Figure 5: — Designs and FEP calculation results of the CDK2 ligand set from reference 22²². Top row is the visualization of weighted A-optimal, weighted D-optimal and literature designs. Ligand 1oi9 is selected as the reference and colored in red for illustration purpose. Each edge is colored with normalized AtomPair Fingerprint Tanimoto score of the connecting ligands. All the designs have the same reference ligand and the same number of pairs. Bottom row are the plots of ∆G^Exp vs. estimated $\overset{\land}{Δ G}$ from different designs. The error bar indicates one standard error based on least square fitting.

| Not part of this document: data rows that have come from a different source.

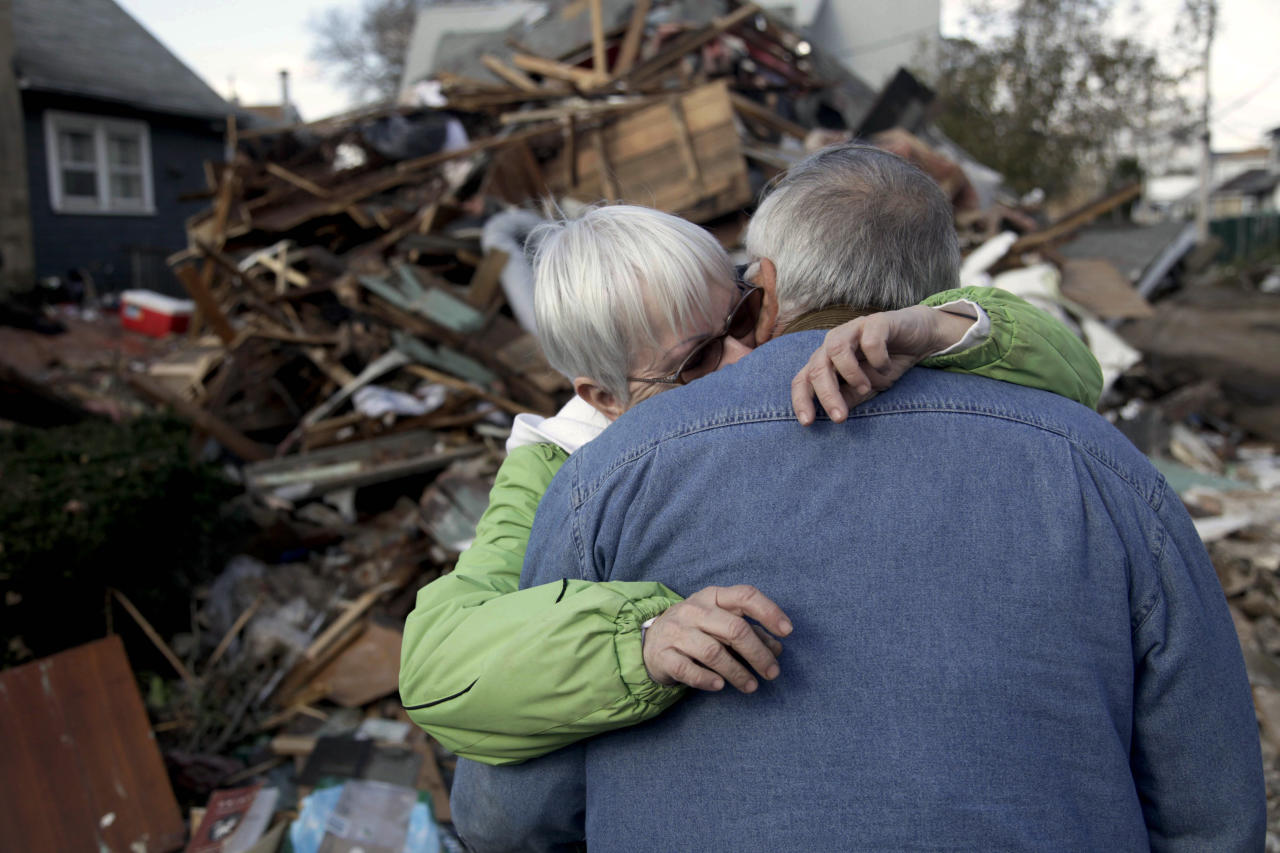 <p>               Sheila and Dominic Traina hug in front of their home which was demolished during Superstorm Sandy in Staten Island, N.Y., Friday, Nov. 2, 2012.  Mayor Michael Bloomberg has come under fire for pressing ahead with the New York City Marathon. Some New Yorkers say holding the 26.2-mile race would be insensitive and divert police and other important resources when many are still suffering from Superstorm Sandy. The course runs from the Verrazano-Narrows Bridge on hard-hit Staten Island to Central Park, sending runners through all five boroughs. The course will not be changed, since there was little damage along the route.  (AP Photo/Seth Wenig)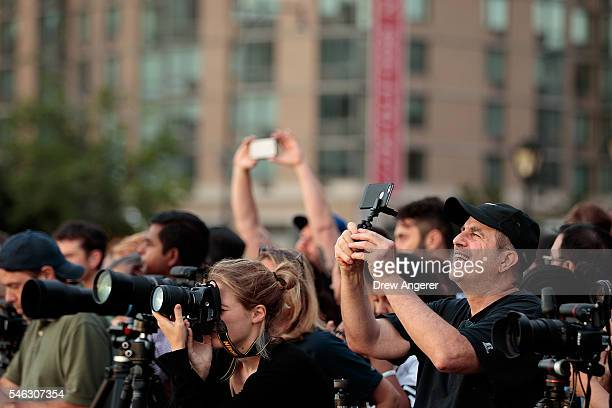 People take photographs as they view the 'Manhattanhenge' sunset from Hunters Point South Park July 11 2016 in the Queens borough of New York City...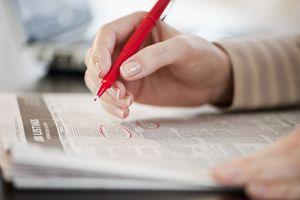 Hands circling job listings in newspaper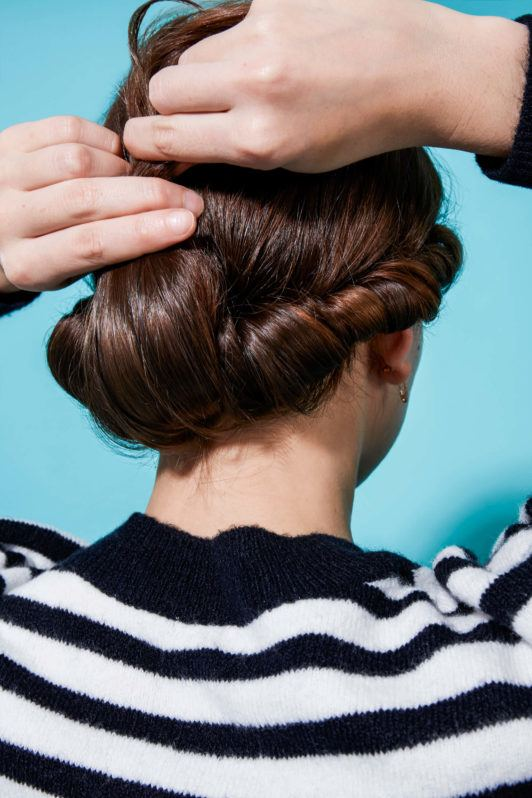 a woman making braided hairstyle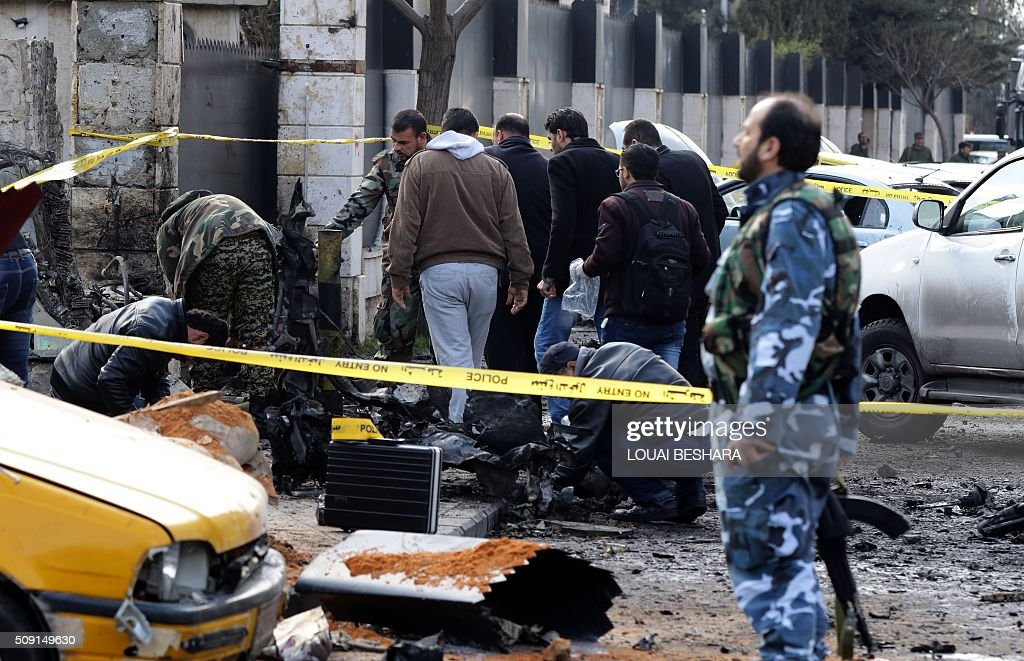 Syrian security forces inspect the site of a suicide attack at a police officer's club in the Masaken Barzeh district of the capital Damascus on February 9, 2016. The Syrian Observatory for Human Rights said about 20 people had also been wounded, adding that policemen were among the dead and injured. BESHARA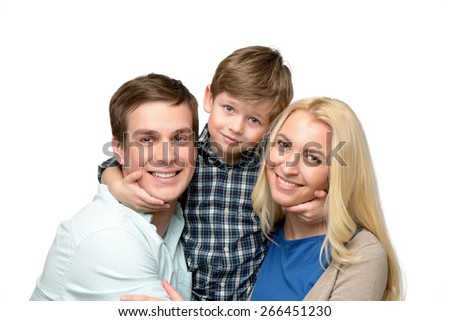 Cheerful family of three enjoying time together. Little boy hugging his parents. Isolated on white background. Concept for happy family - stock photo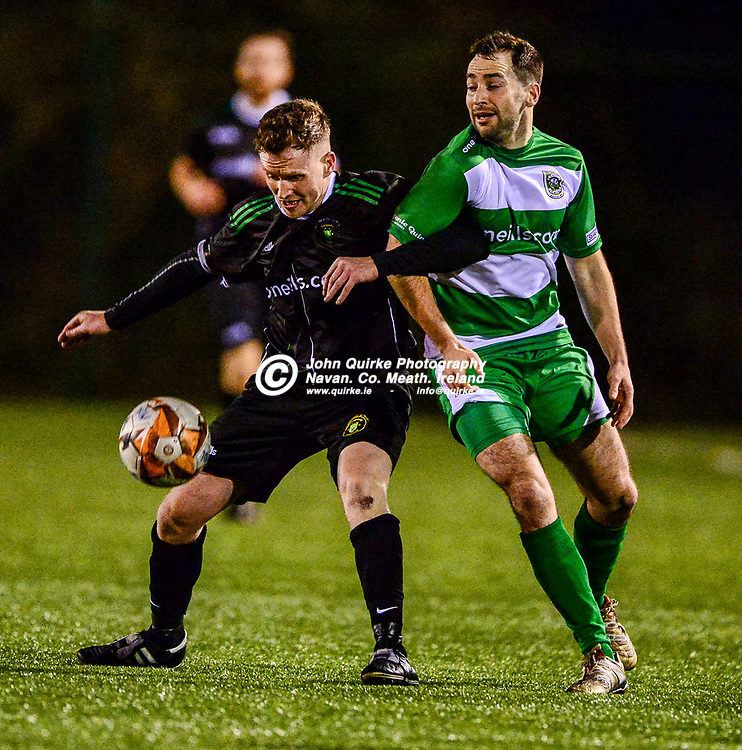 Kentstown Rovers Andy Lynch and Trim Celtic's Brian Faulkner thian they are on 'Dancing with the Stars' as they tussle for the ball     in the Kentstown Rovers v Trim Celtic 'Tully Bookmakers Challenge Cup Final' at MDL grounds, Navan .<br /> <br /> Photo: GERRY SHANAHAN-WWW.QUIRKE.IE<br /> <br /> 07-12-2019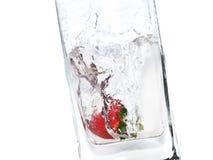 Fresa en un chapoteo transparente del agua en un vidrio Imagen de archivo libre de regalías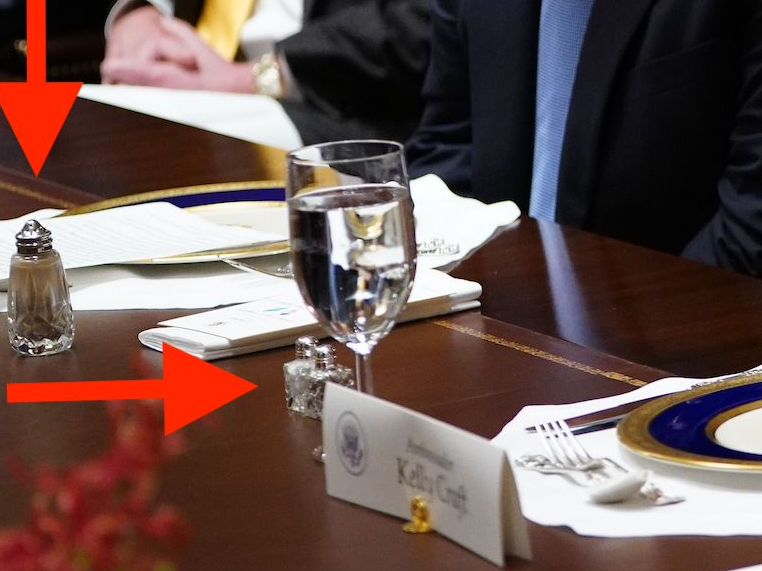 US President Donald Trump listens as US Representative to the UN Kelly Craft speaks during a luncheon with the UN Security Council permanent representatives in the Cabinet Room of the White House in Washington, DC, on December 5, 2019.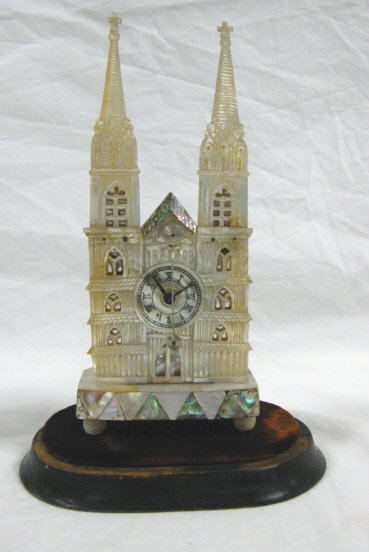 1053: SMALL MOTHER OF PEARL CATHEDRAL CLOCK UNDER GLASS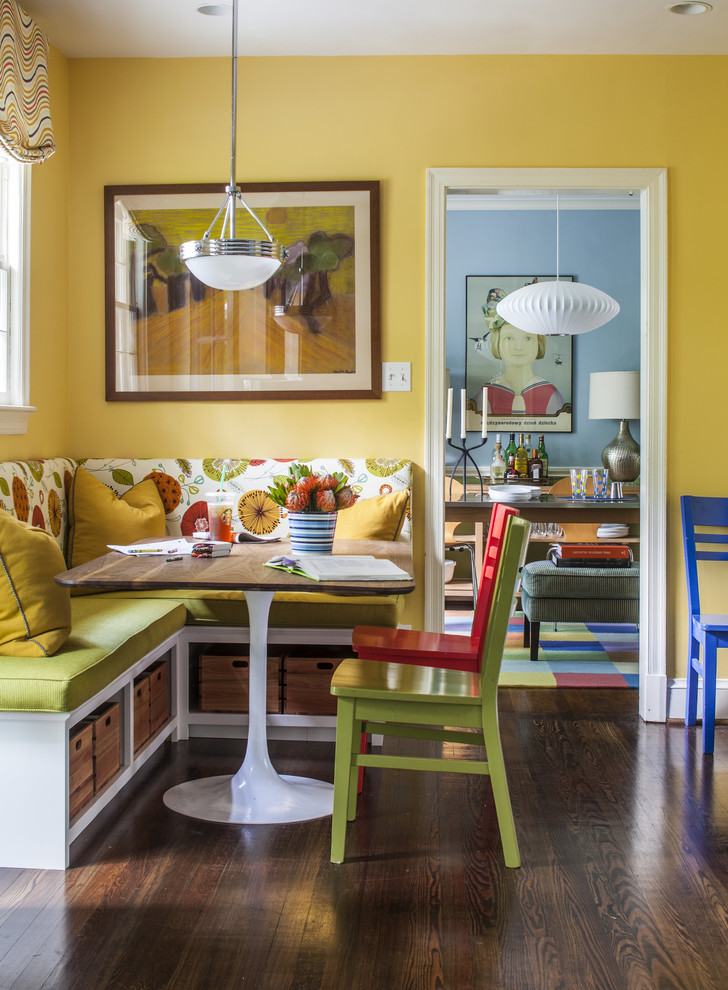 Example of a mid-sized eclectic dark wood floor kitchen/dining room combo design in DC Metro with yellow walls and no fireplace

The list of pairs in each design and their FEP calculation results are available in the SI table.

Table 5:

FEP calculation results from different designs on CDK2.²²

Design	$M S E_{Δ Δ G^{F E P}}$	$M S E_{\overset{\land}{Δ G}}$	$M S E_{Δ \overset{\land}{Δ G}}$ ^a	r^b	ρ	Design Efficiency^c
Literature	0.91	0.57	0.80	0.84	0.72	–
Weighted A-optimal	0.57	0.36	0.48	0.87	0.83	1.38
Weighted D-optimal	0.60	0.30	0.47	0.90	0.83	1.38

Open in a new tab

$M S E_{Δ \overset{\land}{Δ G}}$ only includes the 25 pairs with corresponding FEP values.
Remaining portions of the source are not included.